Ein Kriminalroman als Fortsetzungsgeschichte kann daher nur eine Neuauflage sein, wie es "Die verschlossene Tür. Kriminalrat Koppens seltsamster Fall" (Verlag für Berlin-Brandenburg, 104 S., geb., 14,99 [Euro]) auch ist. Im Sommer 1932 versammelte Willy Haas in seiner "Literarischen Welt" acht Autoren, sehr bekannte wie heute längst vergessene, darunter Alfred Döblin, Richard Huelsenbeck, Edlef Köppen oder Frank Arau, zu einem Kriminalroman, gekoppelt mit einem Preisausschreiben. Jeder sollte dort weitererzählen, wo der Vorgänger aufgehört hatte. Das ging nach dem Auftaktmord in einer Grunewaldvilla nicht lange gut. Das Projekt kippte rasch, wie Erhard Schütz in seinem Nachwort schreibt, in "ein selbstbezügliches Literatenspiel" um. Aus dem "Jux" ist nun ein sehr interessantes zeitgeschichtliches Dokument geworden. Wenn allerdings heute noch jemand meint, ein Kriminalroman schreibe sich wie von selbst, kommt nur ein so behäbiges und unbedarftes Buch wie Sibylle Lewitscharoffs "Killmousky" dabei heraus.
Heute gibt es halt auch Autoren wie Richard Price, der an "The Wire" mitgearbeitet und Romane wie "Clockers" oder "Cash" geschrieben hat. Sein neuer Roman, "Die Unantastbaren" (S. Fischer, 432 S., geb., 24,99 [Euro]), ist, auch wenn es Ermittlungen und die Aufklärung eines Falls gibt, nicht allein vom Plot getrieben. Die Handlung befeuert eine Energie, die sich aus der Besessenheit der Protagonisten speist.
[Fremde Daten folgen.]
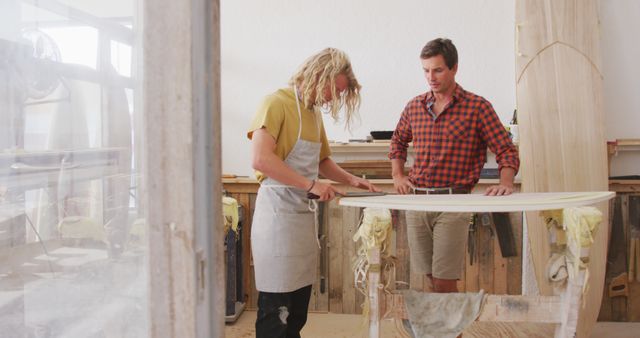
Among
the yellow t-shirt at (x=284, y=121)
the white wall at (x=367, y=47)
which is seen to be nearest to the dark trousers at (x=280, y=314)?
the yellow t-shirt at (x=284, y=121)

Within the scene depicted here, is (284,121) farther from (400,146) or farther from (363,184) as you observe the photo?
(400,146)

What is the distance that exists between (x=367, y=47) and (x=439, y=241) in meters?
1.92

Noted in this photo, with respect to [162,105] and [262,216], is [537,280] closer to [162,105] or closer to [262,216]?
[262,216]

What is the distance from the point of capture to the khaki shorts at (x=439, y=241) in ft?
8.98

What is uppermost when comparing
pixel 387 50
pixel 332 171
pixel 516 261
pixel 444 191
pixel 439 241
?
pixel 387 50

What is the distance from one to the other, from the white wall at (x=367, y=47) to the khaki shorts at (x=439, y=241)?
1450 mm

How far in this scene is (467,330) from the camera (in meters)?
3.53

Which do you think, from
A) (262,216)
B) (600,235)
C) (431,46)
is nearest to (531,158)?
(600,235)

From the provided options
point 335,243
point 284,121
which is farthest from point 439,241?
point 335,243

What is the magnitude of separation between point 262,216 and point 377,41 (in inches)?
87.7

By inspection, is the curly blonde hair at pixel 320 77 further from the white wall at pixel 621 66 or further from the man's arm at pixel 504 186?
the white wall at pixel 621 66

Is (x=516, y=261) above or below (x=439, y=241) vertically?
below

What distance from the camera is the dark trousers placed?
91.6 inches

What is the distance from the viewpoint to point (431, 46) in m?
2.74
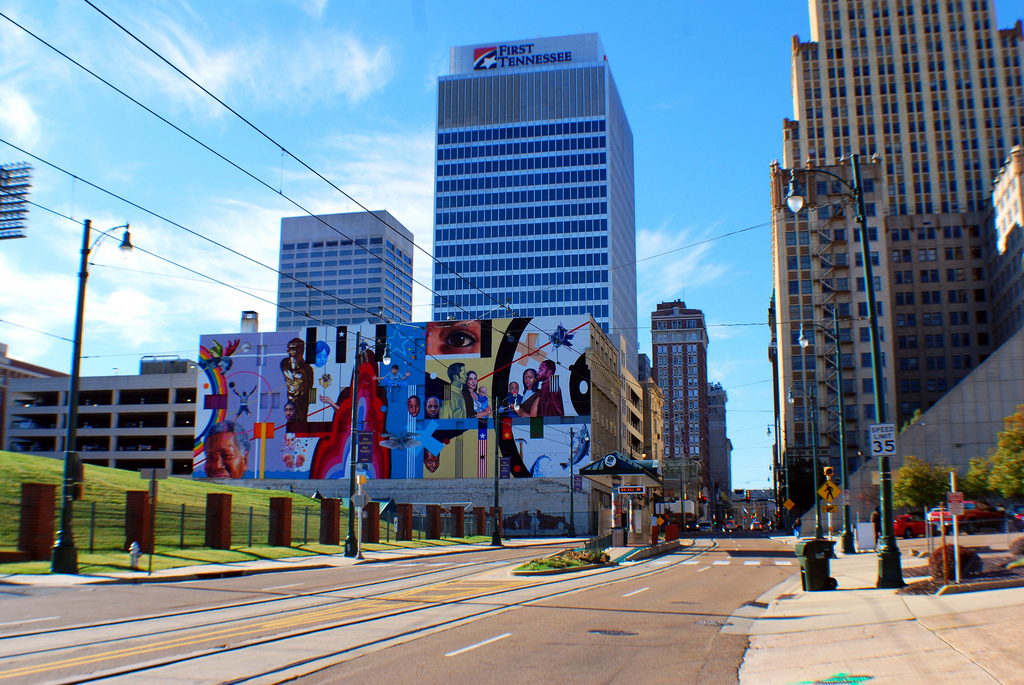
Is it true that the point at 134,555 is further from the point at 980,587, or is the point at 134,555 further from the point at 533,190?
the point at 533,190

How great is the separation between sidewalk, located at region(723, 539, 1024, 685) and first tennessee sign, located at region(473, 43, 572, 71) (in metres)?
166

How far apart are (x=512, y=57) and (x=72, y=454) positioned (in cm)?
16105

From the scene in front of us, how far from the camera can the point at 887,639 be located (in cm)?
1115

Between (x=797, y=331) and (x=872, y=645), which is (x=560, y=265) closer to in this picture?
(x=797, y=331)

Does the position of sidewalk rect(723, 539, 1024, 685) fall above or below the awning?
below

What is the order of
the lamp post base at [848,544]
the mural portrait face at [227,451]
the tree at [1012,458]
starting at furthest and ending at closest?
the mural portrait face at [227,451], the tree at [1012,458], the lamp post base at [848,544]

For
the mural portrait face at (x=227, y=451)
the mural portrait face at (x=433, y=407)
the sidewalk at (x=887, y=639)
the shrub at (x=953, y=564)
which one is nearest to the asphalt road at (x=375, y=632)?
the sidewalk at (x=887, y=639)

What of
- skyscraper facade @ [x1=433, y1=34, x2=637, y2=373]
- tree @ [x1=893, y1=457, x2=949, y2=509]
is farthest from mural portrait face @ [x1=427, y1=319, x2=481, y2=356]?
skyscraper facade @ [x1=433, y1=34, x2=637, y2=373]

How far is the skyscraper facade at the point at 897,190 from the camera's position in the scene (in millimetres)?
111688

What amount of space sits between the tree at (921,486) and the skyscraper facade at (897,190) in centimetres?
5376

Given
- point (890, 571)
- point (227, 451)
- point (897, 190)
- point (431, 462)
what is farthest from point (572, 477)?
point (897, 190)

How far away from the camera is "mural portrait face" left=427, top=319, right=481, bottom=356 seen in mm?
88375

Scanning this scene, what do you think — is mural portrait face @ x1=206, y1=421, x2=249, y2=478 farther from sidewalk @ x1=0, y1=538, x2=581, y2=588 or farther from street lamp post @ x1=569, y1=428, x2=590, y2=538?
sidewalk @ x1=0, y1=538, x2=581, y2=588

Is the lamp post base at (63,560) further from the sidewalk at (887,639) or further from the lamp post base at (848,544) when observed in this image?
the lamp post base at (848,544)
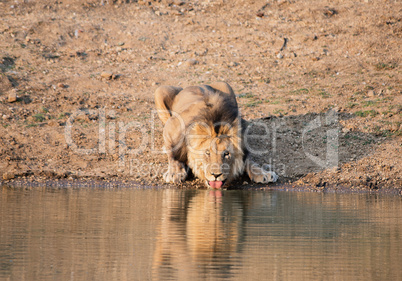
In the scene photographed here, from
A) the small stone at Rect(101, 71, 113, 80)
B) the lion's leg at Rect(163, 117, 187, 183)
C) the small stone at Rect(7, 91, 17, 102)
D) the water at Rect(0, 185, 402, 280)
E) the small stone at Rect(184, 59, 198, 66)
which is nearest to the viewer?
the water at Rect(0, 185, 402, 280)

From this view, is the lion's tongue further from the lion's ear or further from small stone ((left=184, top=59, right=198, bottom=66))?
small stone ((left=184, top=59, right=198, bottom=66))

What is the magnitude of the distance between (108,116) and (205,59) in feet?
11.9

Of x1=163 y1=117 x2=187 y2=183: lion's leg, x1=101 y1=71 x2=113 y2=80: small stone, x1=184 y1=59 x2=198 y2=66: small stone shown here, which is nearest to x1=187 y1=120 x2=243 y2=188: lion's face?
x1=163 y1=117 x2=187 y2=183: lion's leg

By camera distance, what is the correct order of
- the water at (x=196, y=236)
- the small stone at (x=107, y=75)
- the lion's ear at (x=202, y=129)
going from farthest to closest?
the small stone at (x=107, y=75) < the lion's ear at (x=202, y=129) < the water at (x=196, y=236)

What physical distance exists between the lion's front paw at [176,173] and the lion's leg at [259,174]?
1085mm

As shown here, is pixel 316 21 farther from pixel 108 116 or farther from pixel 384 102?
pixel 108 116

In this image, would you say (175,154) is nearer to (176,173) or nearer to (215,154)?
(176,173)

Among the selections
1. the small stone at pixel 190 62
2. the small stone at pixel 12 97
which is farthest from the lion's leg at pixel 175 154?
the small stone at pixel 190 62

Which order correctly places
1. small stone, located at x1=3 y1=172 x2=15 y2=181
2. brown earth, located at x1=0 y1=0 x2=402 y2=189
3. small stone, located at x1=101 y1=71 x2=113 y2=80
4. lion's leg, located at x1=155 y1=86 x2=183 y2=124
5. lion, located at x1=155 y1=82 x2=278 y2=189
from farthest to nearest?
small stone, located at x1=101 y1=71 x2=113 y2=80 → lion's leg, located at x1=155 y1=86 x2=183 y2=124 → brown earth, located at x1=0 y1=0 x2=402 y2=189 → small stone, located at x1=3 y1=172 x2=15 y2=181 → lion, located at x1=155 y1=82 x2=278 y2=189

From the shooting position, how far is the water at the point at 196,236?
523 cm

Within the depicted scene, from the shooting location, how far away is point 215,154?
31.7ft

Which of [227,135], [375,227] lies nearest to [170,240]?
[375,227]

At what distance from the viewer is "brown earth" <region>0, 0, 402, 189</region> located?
426 inches

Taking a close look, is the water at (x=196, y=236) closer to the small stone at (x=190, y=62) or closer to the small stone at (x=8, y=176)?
the small stone at (x=8, y=176)
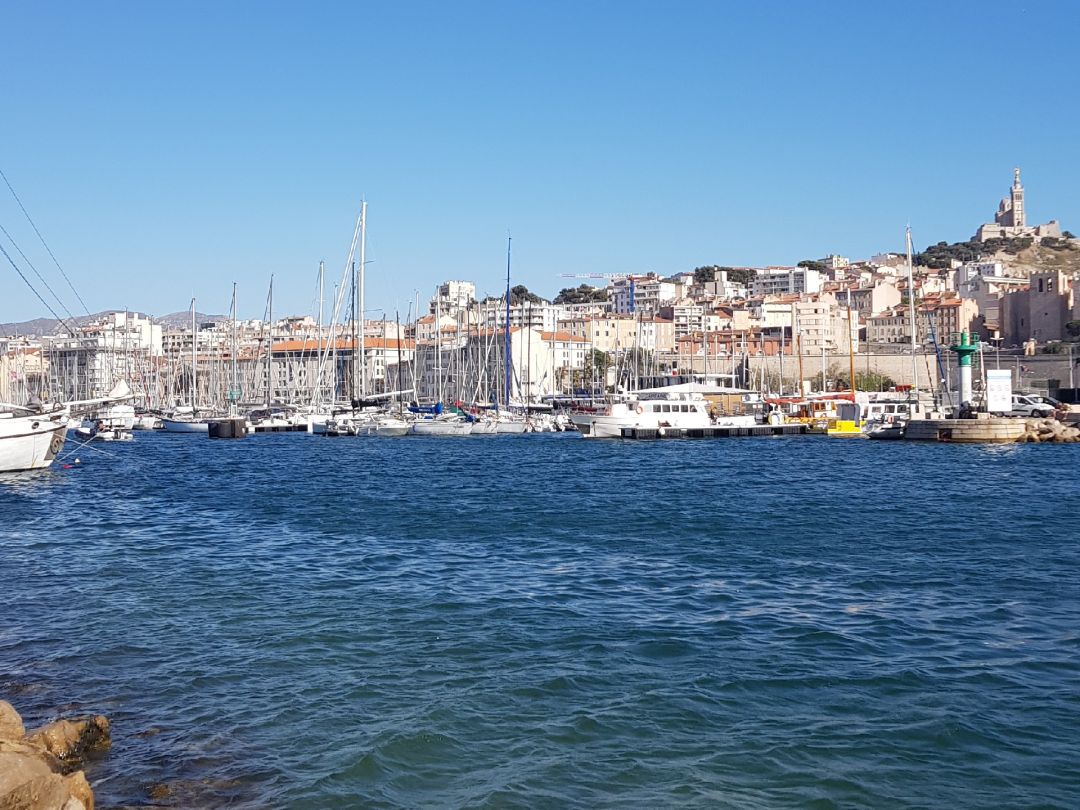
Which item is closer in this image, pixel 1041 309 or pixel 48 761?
pixel 48 761

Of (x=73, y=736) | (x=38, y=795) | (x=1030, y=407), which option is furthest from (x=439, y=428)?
(x=38, y=795)

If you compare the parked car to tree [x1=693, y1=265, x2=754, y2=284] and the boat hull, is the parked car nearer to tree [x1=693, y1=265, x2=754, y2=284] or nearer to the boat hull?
the boat hull

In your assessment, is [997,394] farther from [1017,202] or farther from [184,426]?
[1017,202]

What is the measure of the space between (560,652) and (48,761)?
15.4 ft

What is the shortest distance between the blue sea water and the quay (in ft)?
87.3

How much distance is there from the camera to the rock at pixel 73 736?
7.32 meters

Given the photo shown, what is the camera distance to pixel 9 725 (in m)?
6.98

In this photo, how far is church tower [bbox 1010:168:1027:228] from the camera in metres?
196

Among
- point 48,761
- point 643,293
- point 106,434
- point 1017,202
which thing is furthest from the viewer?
point 1017,202

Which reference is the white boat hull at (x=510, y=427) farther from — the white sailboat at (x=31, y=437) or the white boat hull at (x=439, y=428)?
the white sailboat at (x=31, y=437)

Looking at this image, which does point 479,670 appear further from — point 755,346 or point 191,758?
point 755,346

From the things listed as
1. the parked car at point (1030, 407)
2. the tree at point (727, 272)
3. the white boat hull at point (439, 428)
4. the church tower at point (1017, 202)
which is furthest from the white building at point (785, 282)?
the white boat hull at point (439, 428)

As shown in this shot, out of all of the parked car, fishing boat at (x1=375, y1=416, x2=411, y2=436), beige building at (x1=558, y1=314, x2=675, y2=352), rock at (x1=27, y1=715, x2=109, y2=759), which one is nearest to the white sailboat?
fishing boat at (x1=375, y1=416, x2=411, y2=436)

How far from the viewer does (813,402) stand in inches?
2244
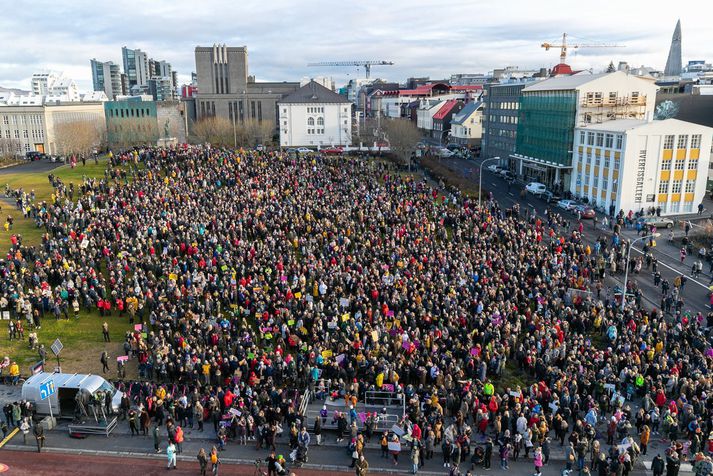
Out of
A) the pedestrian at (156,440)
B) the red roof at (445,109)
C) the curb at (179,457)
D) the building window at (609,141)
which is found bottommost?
the curb at (179,457)

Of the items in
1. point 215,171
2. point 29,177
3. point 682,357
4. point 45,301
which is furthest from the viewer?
point 29,177

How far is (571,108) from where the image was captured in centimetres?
6525

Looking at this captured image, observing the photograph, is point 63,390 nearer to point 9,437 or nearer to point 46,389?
point 46,389

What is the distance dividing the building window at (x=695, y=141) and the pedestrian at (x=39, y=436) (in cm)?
5677

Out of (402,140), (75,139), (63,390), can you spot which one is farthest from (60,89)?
(63,390)

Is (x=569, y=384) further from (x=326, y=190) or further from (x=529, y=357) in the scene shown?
(x=326, y=190)

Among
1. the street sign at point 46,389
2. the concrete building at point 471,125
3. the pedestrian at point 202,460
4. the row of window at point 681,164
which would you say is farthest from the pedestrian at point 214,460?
the concrete building at point 471,125

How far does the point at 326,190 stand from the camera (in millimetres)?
50281

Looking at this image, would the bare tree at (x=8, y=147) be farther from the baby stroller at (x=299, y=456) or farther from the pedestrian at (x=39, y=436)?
the baby stroller at (x=299, y=456)

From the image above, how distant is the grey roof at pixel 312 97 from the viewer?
335ft

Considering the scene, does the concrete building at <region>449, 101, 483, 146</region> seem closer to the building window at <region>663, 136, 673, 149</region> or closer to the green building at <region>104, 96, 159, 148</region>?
the building window at <region>663, 136, 673, 149</region>

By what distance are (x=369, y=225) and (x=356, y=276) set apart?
37.5 ft

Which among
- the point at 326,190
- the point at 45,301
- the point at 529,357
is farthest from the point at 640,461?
the point at 326,190

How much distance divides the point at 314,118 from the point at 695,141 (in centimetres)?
6291
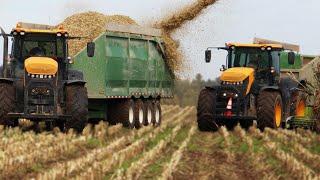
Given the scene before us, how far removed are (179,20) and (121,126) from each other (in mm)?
4901

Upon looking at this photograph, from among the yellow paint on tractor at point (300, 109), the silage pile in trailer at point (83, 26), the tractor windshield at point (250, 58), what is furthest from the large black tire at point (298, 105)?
the silage pile in trailer at point (83, 26)

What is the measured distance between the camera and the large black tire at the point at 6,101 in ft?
52.7

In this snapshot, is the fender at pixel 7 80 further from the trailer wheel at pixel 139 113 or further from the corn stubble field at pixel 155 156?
the trailer wheel at pixel 139 113

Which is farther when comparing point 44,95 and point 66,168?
point 44,95

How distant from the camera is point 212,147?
14.8 meters

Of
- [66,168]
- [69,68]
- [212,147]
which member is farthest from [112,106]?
[66,168]

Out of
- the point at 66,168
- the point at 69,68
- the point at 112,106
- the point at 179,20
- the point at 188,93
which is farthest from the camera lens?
the point at 188,93

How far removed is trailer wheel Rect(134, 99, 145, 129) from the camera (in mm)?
20594

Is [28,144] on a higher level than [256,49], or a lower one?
lower

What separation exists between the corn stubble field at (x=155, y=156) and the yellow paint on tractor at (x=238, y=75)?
2.31m

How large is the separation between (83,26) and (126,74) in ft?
5.55

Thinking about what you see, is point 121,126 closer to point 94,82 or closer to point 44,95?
point 94,82

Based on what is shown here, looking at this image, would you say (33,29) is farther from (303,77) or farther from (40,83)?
(303,77)

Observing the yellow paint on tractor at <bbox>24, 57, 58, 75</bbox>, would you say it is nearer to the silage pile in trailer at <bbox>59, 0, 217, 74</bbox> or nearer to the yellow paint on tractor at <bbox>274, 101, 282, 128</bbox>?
the silage pile in trailer at <bbox>59, 0, 217, 74</bbox>
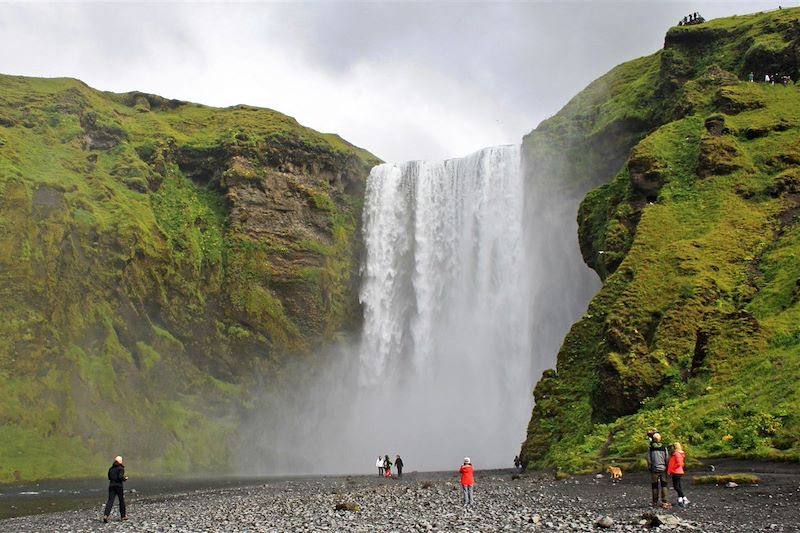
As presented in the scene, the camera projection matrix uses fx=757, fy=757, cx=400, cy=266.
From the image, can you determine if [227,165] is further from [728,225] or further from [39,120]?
[728,225]

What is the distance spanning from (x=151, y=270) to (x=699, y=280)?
201 ft

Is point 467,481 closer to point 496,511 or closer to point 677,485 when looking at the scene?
point 496,511

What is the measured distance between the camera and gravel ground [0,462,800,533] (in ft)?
56.6

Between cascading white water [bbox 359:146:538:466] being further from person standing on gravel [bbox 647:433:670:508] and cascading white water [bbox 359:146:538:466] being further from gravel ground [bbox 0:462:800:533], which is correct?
person standing on gravel [bbox 647:433:670:508]

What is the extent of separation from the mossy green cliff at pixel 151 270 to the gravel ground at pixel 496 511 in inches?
1592

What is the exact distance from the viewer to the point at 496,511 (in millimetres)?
22109

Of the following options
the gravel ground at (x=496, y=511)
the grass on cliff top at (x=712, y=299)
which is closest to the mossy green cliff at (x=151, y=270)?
the gravel ground at (x=496, y=511)

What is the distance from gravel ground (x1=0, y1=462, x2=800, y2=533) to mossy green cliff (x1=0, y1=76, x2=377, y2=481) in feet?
133

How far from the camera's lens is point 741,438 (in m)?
24.9

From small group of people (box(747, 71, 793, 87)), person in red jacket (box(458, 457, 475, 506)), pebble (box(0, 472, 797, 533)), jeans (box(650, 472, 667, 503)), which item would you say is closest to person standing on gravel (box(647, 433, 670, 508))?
jeans (box(650, 472, 667, 503))

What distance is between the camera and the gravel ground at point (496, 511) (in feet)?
56.6

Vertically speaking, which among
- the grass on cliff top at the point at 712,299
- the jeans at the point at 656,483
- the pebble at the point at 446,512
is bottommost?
the pebble at the point at 446,512

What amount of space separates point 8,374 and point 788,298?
6388cm

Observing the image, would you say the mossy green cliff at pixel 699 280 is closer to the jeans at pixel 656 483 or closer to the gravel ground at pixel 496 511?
the gravel ground at pixel 496 511
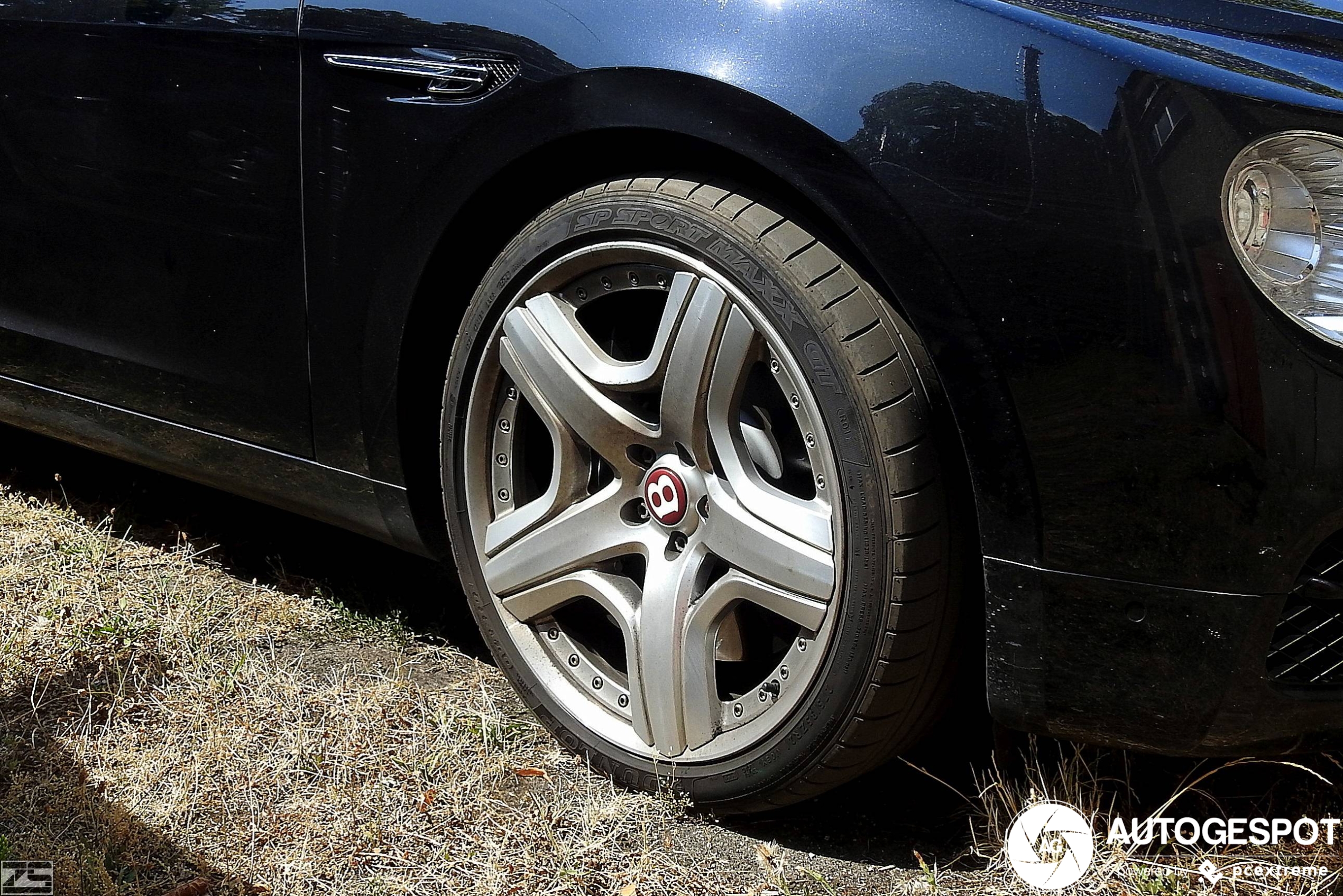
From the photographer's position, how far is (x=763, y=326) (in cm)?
179

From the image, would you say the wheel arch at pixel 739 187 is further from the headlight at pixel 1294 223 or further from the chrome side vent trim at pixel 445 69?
the headlight at pixel 1294 223

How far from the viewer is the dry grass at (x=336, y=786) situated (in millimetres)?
1952

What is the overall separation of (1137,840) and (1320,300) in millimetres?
861

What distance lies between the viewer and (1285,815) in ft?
6.56

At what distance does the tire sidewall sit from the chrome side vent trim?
0.21 meters

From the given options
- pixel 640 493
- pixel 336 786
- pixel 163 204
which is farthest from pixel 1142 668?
pixel 163 204

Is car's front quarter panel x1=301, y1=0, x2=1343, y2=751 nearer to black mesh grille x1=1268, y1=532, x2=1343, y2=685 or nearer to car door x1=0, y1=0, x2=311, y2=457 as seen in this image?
black mesh grille x1=1268, y1=532, x2=1343, y2=685

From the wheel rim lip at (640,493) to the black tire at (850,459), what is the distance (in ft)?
0.04

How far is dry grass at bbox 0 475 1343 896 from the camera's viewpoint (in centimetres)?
195

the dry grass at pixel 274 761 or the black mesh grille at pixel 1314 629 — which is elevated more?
the black mesh grille at pixel 1314 629

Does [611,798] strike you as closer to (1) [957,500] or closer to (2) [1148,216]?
(1) [957,500]

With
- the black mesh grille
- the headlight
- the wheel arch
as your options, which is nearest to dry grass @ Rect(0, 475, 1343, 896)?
the black mesh grille
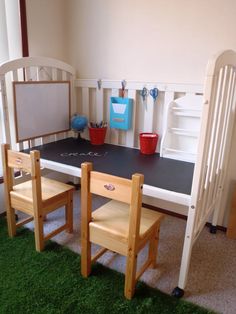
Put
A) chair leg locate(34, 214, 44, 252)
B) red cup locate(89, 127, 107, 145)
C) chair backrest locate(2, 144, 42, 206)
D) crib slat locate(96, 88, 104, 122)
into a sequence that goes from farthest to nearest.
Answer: crib slat locate(96, 88, 104, 122) < red cup locate(89, 127, 107, 145) < chair leg locate(34, 214, 44, 252) < chair backrest locate(2, 144, 42, 206)

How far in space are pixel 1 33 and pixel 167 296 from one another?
2006mm

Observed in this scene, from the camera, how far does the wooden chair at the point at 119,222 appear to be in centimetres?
124

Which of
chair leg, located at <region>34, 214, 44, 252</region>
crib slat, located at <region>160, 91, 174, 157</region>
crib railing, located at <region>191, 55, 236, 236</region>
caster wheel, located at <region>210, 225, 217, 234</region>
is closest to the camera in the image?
crib railing, located at <region>191, 55, 236, 236</region>

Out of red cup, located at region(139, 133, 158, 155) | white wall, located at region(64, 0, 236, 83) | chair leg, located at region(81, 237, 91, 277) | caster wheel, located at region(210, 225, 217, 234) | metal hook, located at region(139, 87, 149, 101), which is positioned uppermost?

Billy Graves und seine Freunde, die sich die "Wildgänse" nennen, waren Mitte der neunziger Jahre junge Cops in der East Bronx, erfolgreich, immer am Rande des Dienstwegs. "Sie wandelten in den Augen der Menschen, die sie beschützten und gelegentlich rächten, wie Götter durch ihre Straßen", schreibt Price mit jener leichten Überhöhung, die er sich ab und an und gut dosiert leistet.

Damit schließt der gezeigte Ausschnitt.